One other interesting thing I picked up: At least one team is quietly using GPS data from college teams to estimate the 40 times and other movement measurables from players who didn’t work at the combine. That’s a smart way to get an edge.
Beyond the draft: I can’t imagine offseason programs existing in any sort of together way. More likely, teams could have classroom setting for playbook learning, but conditioning and training likely will have to be lonely pursuits through the spring.
As Cardinals owner Michael Bidwill said Sunday: “Our IT people have been our MVPs, setting up our coaches and scouts to work remotely.” They could do the same with players—and likely it’d be easier to set up with the more digitally fluent younger generation.
I asked Atlanta owner Arthur Blank, a forward-thinking techie in his own right, how he saw the near future.
“I think the NFL’s going to be fine,” he said. “I don’t mean it won’t be changed. It is being changed now. How it’ll impact things like training camp, sooner than that, the OTAs . . . Training camps will probably be affected in some way. And of course, your point about the stadiums, with 50,000 to 70,000 people, whatever it may be. I think it’s just too early to tell. Of course we have to be able to provide a safe environment for fans. That’s the most critical thing.”
On whether he believes there will be a 16-game regular season, Blank said: “If I had to speculate now, and I use the word speculate because that’s really all it is, I would say yes. Only because it’s so far away from where we are today. I could easily see camps being shorter, players being tested on a daily basis, things of that nature. No fan attendance. Things like that. We may have fewer preseason games, which probably wouldn’t be the end of the world. But I think by September, my hope is by the time the regular season starts, that we’ll be able to bring people together in some form or fashion in a safe manner and play.

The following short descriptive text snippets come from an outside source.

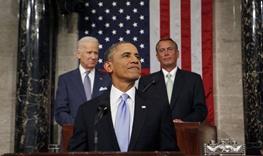 کنگره آمریکا,ایران و آمریکا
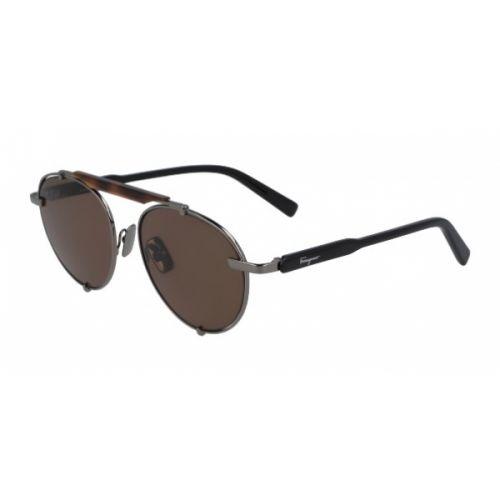 Солнцезащитные очки Salvatore Ferragamo SF 197 069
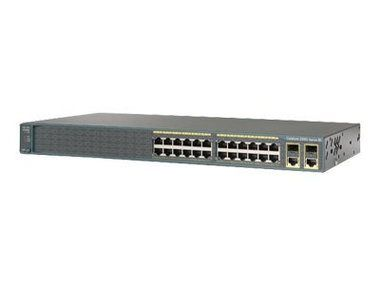 Cisco WS-C2960+24PC-L / řízený switch / 24xFE PoE / 2xT/SFP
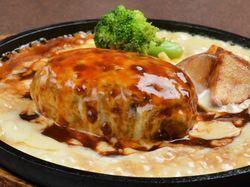 【肉好きなら食べなきゃ損!】名古屋の絶品ハンバーグ7選♪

“I do think we need football now. It’s hard to turn on any device you have today, almost any site, television, PCs, laptops, phones—without the first thing popping up being something on the virus. And that’s appropriate. However, I also think that people want a diversion. People want to be optimistic. People want to think about things that are really good times for themselves and their families and their loved ones and their communities. I think to have that kind of hope and aspiration mixed into your daily life is important.”
Blank was in Hilton Head with family when we spoke on Saturday afternoon. Even though he hasn’t been in a coronavirus hotspot, he voiced what I’ve heard mental-health experts say. It’s strange to write about this in a football column, but these, of course, are strange times.
“I usually walk and exercise a lot under any circumstances,” Blank said. “But now I know it’s important to exercise the body and calm the mind. I told our associates the other day you’ve got to find ways to calm your mind. Whether it be thinking, meditation, reading, prayer, slower breathing, whatever it may be, do something. Because it’s easy under these conditions to have your mind racing all over the place. It’s important to be able to keep your body moving, keep it functioning, keep it active and yet have a calm mind at the same time.”